The first such architectural decisions were the use of either convolutions or recurrent structure, to imbue models with spatial and temporal invariances. From this alone, neural networks excelled in image classification, speech recognition, machine translation, atari games, and many more domains. More recently, mechanisms for top-down attention over inputs have shown their worth in image and natural language tasks, while differentiable memory modules such as tapes and stacks have even enabled networks to learn the rules of simple algorithms from only input-output pairs.

(2) Neural networks can learn surprisingly useful representations
While the community still waits eagerly for unsupervised learning to bear fruit, deep supervised learning has shown an impressive aptitude for building generalisable and interpretable features. That is to say, the features learned when a neural network is trained to predict P(y|x) often turn out to be both semantically interpretable and useful for modelling some other related function P(z|x).

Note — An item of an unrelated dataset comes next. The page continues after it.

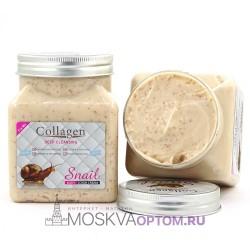 Скраб для тела Collagen Snail с муцином улитки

As just a few examples of this:

Units of a convolutional network trained to classify scenes often learn to detect specific objects in those scenes (such as a lighthouse), even though they were not explicitly trained to do so (Zhou et al., 2015)
Correlations in the bottom layers of an image classification network provide a surprisingly good signature for the artistic style of an image, allowing new images to be synthesised using the content of one and the style of another (Gatys et al., 2015)
A ~~recurrent network~~ [correction below] taught to predict missing words from sentences learns meaningful word embeddings, where simple vector arithmetic can be used to find semantic analogies. For example:
- v_king - v_man + v_woman ≈ v_queen
- v_Paris - v_France + v_Italy ≈ v_Rome
- v_Windows - v_Microsoft + v_Google ≈ v_Android

I have no doubt that the next few years will see neural networks turn their attention to yet more tasks, integrate themselves more deeply into industry, and continue to impress researchers with new superpowers. This is all well justified, and I have no intention to belittle the current and future impact of deep learning; however, the optimism about the just what these models can achieve in terms of intelligence has been worryingly reminiscent of the 1960s.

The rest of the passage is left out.